Dimes Square
From Wikipedia, the free encyclopedia
Dimes Square is a so-called "microneighborhood"[1] of New York City, located between the Chinatown and Lower East Side neighborhoods of Manhattan. The exact perimeter and nature of the neighborhood is debated.
The term Dimes Square has become a metonym for a number of associated reactionary aesthetic movements centered in the area, particularly several events at Sovereign House and podcasts funded by Peter Thiel.[2][3] [failed verification] Media associated with the area include the podcast Red Scare, pirate radio station Montez Press Radio, and print newspaper The Drunken Canal.[4] An online Dimes zine named Byline was also established in 2023 by Gutes Guterman and Megan O'Sullivan [1][dead link].
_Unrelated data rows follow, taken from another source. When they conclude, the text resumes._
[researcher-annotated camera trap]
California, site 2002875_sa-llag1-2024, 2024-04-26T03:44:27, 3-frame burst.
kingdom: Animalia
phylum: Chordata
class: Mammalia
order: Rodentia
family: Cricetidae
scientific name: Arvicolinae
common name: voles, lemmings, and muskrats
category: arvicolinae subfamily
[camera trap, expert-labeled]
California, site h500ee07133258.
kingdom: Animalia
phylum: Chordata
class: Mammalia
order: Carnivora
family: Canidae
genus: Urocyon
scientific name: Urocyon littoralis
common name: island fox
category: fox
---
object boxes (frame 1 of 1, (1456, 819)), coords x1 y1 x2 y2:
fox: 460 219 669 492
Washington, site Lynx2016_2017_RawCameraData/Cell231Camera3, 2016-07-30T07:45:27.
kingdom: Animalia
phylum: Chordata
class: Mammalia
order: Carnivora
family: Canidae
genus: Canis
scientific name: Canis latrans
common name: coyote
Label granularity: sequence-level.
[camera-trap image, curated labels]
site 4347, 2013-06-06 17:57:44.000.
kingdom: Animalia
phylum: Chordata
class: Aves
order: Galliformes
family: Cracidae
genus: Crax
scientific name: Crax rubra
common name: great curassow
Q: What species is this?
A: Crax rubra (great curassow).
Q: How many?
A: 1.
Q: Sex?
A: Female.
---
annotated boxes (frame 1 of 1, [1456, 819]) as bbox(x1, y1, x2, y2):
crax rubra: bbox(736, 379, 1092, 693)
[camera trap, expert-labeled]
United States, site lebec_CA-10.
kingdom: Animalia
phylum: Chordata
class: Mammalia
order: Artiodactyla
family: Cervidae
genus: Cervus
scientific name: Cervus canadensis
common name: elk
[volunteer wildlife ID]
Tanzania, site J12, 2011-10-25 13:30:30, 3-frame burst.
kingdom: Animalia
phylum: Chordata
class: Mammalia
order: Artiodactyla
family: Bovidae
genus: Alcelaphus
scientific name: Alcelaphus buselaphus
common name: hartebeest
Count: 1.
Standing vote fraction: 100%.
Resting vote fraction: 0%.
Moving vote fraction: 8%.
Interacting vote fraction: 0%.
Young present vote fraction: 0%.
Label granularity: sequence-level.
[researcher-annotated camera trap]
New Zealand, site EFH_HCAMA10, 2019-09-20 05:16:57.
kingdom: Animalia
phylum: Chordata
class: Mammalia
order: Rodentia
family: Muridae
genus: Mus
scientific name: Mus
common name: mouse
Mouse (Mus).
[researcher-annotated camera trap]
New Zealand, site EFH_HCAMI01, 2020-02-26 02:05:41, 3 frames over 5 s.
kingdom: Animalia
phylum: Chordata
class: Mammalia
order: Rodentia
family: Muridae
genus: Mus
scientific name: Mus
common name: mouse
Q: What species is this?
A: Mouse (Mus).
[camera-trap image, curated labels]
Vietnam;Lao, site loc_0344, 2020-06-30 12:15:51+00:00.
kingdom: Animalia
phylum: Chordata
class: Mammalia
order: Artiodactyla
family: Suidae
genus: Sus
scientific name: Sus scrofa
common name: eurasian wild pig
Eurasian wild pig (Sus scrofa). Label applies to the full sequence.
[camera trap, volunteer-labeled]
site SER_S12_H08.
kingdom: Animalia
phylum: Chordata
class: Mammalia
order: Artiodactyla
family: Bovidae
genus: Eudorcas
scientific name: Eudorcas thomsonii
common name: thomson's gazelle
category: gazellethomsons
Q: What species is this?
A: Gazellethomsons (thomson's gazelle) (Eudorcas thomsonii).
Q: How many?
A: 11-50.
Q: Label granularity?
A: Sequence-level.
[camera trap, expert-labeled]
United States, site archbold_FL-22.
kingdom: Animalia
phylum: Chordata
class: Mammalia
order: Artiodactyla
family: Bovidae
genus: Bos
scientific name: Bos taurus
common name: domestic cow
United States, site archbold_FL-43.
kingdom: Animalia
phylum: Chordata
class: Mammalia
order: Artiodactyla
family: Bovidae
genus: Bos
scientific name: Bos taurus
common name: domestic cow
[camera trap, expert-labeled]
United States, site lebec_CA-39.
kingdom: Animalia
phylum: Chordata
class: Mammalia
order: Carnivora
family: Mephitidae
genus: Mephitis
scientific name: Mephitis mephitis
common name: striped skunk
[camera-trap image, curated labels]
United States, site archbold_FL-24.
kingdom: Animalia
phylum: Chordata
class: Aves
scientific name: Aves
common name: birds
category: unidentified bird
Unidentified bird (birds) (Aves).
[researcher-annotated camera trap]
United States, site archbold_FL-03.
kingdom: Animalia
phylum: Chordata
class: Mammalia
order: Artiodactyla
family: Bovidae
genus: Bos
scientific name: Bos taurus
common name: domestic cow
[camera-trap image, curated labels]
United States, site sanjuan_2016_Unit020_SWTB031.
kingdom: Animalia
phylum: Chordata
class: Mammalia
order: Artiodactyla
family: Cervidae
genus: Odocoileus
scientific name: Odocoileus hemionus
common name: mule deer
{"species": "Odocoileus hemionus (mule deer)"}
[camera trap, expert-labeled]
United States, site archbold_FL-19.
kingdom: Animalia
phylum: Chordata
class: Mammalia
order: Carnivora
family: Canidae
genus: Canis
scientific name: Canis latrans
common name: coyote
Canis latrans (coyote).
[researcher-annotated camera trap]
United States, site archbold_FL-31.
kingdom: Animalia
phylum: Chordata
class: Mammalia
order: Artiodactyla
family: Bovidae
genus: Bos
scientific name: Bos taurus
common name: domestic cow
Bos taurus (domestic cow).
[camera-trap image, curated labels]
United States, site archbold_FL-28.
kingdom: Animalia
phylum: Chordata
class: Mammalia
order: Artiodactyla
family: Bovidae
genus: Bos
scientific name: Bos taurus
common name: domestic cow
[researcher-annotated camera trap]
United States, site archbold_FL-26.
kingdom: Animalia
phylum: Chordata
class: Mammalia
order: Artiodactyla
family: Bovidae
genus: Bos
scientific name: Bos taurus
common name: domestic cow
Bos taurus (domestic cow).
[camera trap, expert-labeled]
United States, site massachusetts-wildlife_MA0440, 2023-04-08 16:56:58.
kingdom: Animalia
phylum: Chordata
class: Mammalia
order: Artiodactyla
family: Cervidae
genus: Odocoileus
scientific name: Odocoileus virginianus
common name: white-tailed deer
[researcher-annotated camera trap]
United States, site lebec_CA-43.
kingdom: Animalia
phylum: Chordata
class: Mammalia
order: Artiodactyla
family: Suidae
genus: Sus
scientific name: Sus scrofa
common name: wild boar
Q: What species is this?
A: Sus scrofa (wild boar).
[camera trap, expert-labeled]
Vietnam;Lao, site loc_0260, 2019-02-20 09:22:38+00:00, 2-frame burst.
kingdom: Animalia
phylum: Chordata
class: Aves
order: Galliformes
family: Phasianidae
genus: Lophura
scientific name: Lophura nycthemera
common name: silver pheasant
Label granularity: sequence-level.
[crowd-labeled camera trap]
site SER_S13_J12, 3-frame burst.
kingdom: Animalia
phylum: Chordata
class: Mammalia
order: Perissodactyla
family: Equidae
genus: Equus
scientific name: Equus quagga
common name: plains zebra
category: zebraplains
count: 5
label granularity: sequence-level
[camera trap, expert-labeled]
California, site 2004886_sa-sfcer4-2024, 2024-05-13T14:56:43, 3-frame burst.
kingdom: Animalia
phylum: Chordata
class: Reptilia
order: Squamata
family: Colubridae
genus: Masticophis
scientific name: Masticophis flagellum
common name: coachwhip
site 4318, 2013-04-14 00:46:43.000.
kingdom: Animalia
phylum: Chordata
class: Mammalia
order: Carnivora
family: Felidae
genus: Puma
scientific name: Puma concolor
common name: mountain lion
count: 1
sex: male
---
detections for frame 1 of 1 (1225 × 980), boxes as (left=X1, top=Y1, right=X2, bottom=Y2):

The neighborhood's name, a play on "Times Square", refers to Dimes, a restaurant located at the intersection of Canal Street and Division Street on the Lower East Side. According to Marisa Meltzer of The New York Times, the nickname has transitioned from a term used "jokingly" to one used "semi-seriously".[5]
Ben Smith cited the neighborhood's emergence as a lockdown-flouting cultural hub during the COVID-19 pandemic in a 2021 New York Times piece.[4] In 2022, Times journalist Julia Yost identified the neighborhood and associated podcasters such as Dasha Nekrasova of Red Scare as the center of a post-ironic revival of traditionalist Catholicism in New York and among online intellectuals.[6] As the Covid-19 lockdowns receded and the neighborhood became more mainstream, the Dimes Square transgressive art movement digitized and enjoyed newfound infamy online.[7]